### Task goal
Retype, with every line unchanged, the part of the records that opens with the line containing "How great a" and runs through the end of the records.

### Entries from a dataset
** BEGIN **
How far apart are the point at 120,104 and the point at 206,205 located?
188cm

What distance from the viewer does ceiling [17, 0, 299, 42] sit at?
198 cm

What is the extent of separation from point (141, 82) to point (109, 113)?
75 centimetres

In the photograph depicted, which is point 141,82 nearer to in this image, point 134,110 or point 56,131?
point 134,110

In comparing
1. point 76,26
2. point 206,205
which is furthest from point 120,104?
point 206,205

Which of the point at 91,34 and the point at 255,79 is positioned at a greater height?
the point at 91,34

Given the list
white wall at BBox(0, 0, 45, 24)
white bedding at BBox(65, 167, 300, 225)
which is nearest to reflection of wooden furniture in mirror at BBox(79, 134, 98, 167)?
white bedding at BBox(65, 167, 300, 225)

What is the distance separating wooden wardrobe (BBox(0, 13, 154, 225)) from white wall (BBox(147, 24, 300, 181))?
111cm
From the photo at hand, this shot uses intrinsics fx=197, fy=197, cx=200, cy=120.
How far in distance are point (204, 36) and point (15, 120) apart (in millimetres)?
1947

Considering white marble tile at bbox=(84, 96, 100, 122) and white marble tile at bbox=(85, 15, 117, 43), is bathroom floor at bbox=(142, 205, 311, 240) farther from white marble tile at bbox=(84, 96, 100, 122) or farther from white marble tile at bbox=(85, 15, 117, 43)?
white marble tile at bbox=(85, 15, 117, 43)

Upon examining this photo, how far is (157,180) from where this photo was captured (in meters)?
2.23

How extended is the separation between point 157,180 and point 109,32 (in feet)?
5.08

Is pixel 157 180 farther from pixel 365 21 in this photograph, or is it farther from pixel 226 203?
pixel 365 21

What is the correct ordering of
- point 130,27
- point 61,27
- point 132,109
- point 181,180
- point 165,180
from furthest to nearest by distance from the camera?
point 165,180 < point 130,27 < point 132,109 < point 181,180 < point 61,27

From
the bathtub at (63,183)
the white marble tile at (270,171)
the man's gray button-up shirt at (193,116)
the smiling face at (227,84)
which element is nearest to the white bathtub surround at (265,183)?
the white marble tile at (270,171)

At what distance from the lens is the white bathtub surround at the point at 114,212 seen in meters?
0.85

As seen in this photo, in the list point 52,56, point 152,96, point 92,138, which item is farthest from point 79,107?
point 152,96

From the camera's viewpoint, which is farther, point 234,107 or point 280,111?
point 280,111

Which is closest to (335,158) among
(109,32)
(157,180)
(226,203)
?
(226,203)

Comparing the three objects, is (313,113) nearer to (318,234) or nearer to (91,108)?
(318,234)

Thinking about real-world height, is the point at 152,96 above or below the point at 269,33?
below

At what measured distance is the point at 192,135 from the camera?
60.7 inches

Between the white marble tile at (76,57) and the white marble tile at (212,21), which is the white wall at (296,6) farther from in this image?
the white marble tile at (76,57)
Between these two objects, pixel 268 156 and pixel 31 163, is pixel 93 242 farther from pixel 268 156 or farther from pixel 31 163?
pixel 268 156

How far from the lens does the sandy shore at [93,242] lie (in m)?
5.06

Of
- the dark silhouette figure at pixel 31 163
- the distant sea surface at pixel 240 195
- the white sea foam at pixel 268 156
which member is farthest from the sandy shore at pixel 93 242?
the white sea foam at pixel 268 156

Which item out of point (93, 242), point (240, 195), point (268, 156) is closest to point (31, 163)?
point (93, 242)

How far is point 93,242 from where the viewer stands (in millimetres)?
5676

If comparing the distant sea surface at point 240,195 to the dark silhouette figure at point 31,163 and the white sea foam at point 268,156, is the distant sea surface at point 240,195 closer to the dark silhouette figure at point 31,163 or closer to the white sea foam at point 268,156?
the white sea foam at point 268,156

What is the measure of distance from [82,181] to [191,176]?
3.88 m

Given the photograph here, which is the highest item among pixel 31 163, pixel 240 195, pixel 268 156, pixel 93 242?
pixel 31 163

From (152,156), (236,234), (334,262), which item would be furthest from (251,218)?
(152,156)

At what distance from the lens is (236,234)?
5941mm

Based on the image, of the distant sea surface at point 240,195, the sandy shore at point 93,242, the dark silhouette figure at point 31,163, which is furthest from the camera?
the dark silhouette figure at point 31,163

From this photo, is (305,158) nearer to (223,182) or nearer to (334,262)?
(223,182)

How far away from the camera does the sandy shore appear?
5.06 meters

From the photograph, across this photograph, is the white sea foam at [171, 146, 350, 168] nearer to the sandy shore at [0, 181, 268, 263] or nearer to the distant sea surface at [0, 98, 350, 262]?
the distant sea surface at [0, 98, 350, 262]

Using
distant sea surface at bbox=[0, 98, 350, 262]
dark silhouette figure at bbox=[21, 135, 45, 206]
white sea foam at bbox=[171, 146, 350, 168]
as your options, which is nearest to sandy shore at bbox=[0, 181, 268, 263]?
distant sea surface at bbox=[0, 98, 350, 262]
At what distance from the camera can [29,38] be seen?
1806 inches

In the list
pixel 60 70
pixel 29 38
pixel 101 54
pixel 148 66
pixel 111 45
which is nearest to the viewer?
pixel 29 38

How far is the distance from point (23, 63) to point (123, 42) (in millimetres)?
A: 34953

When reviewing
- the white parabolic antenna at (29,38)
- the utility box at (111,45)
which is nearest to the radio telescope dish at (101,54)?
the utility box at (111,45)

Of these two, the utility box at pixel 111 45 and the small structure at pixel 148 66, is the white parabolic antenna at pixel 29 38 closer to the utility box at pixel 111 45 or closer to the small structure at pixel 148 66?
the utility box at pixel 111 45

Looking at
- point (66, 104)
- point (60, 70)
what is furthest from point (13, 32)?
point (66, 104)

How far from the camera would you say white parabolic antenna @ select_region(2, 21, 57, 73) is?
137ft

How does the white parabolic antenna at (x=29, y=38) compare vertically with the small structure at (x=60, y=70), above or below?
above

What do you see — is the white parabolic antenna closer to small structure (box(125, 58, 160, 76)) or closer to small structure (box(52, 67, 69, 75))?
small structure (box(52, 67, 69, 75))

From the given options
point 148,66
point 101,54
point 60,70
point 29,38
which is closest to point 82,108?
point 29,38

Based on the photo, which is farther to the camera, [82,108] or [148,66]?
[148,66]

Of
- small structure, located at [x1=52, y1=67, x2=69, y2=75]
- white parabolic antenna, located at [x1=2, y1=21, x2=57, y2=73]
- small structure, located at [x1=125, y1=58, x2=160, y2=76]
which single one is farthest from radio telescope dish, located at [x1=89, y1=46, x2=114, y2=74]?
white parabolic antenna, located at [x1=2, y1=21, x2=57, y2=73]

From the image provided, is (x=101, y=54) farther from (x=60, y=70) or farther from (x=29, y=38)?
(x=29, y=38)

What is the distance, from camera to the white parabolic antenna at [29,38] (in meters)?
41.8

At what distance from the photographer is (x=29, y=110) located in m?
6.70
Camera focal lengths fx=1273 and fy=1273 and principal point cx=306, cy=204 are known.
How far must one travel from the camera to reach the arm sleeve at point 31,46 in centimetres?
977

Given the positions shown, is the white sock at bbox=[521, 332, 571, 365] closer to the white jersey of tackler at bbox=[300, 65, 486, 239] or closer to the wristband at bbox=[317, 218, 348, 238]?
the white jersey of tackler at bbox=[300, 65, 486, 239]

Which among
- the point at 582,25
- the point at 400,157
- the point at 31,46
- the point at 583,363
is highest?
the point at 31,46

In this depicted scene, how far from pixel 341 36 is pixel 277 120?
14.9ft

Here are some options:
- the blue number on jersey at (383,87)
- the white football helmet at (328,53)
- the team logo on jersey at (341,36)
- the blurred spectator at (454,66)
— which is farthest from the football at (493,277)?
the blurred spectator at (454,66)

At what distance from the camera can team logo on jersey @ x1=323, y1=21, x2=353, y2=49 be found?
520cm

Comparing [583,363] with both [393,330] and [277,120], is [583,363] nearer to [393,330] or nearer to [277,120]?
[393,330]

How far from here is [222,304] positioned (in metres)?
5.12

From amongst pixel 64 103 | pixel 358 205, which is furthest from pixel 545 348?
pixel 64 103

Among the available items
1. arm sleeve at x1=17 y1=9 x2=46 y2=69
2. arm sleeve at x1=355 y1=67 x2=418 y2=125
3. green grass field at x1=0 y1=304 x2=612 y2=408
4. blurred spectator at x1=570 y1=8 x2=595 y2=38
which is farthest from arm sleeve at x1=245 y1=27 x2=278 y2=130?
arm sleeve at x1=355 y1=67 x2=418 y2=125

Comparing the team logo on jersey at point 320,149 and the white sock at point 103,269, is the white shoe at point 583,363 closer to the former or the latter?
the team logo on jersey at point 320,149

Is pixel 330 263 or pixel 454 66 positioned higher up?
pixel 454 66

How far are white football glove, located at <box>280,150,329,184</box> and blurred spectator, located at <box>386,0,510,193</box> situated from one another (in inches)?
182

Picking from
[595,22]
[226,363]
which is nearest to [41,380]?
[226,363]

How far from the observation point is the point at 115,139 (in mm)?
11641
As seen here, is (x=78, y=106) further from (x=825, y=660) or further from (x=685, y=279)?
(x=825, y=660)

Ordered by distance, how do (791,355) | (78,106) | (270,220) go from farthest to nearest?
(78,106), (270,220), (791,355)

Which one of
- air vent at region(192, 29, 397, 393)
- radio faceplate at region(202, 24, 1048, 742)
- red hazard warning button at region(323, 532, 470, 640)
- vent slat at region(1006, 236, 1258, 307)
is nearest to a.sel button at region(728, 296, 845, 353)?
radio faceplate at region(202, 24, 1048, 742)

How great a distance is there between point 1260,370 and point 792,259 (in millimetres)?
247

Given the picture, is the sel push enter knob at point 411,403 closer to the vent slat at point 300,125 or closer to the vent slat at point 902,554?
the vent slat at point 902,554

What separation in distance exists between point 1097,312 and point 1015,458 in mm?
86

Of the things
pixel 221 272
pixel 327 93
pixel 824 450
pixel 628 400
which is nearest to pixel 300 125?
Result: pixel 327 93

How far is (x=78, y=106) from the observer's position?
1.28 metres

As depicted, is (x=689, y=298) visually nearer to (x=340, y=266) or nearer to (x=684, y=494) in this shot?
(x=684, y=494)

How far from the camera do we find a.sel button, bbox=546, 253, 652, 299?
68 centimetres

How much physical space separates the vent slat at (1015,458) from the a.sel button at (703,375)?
** END **
### Solved problem
How great a distance is there between point 1260,370 and point 792,259 (in millimetres)?
247

Given the picture, is the sel push enter knob at point 411,403 closer to the vent slat at point 300,125 or closer to the vent slat at point 902,554?
the vent slat at point 902,554

What separation in distance exists between point 1097,312 and point 1015,458 in mm?
86

Of the things
pixel 221 272
pixel 327 93
pixel 824 450
pixel 628 400
which is nearest to pixel 300 125?
Result: pixel 327 93

How far is (x=78, y=106) from the observer's position?
1.28 metres

As depicted, is (x=689, y=298) visually nearer to (x=340, y=266) or nearer to (x=684, y=494) in this shot?
(x=684, y=494)

How far from the camera do we find a.sel button, bbox=546, 253, 652, 299?
68 centimetres

How much physical space separates the vent slat at (1015,458) from the a.sel button at (703,375)?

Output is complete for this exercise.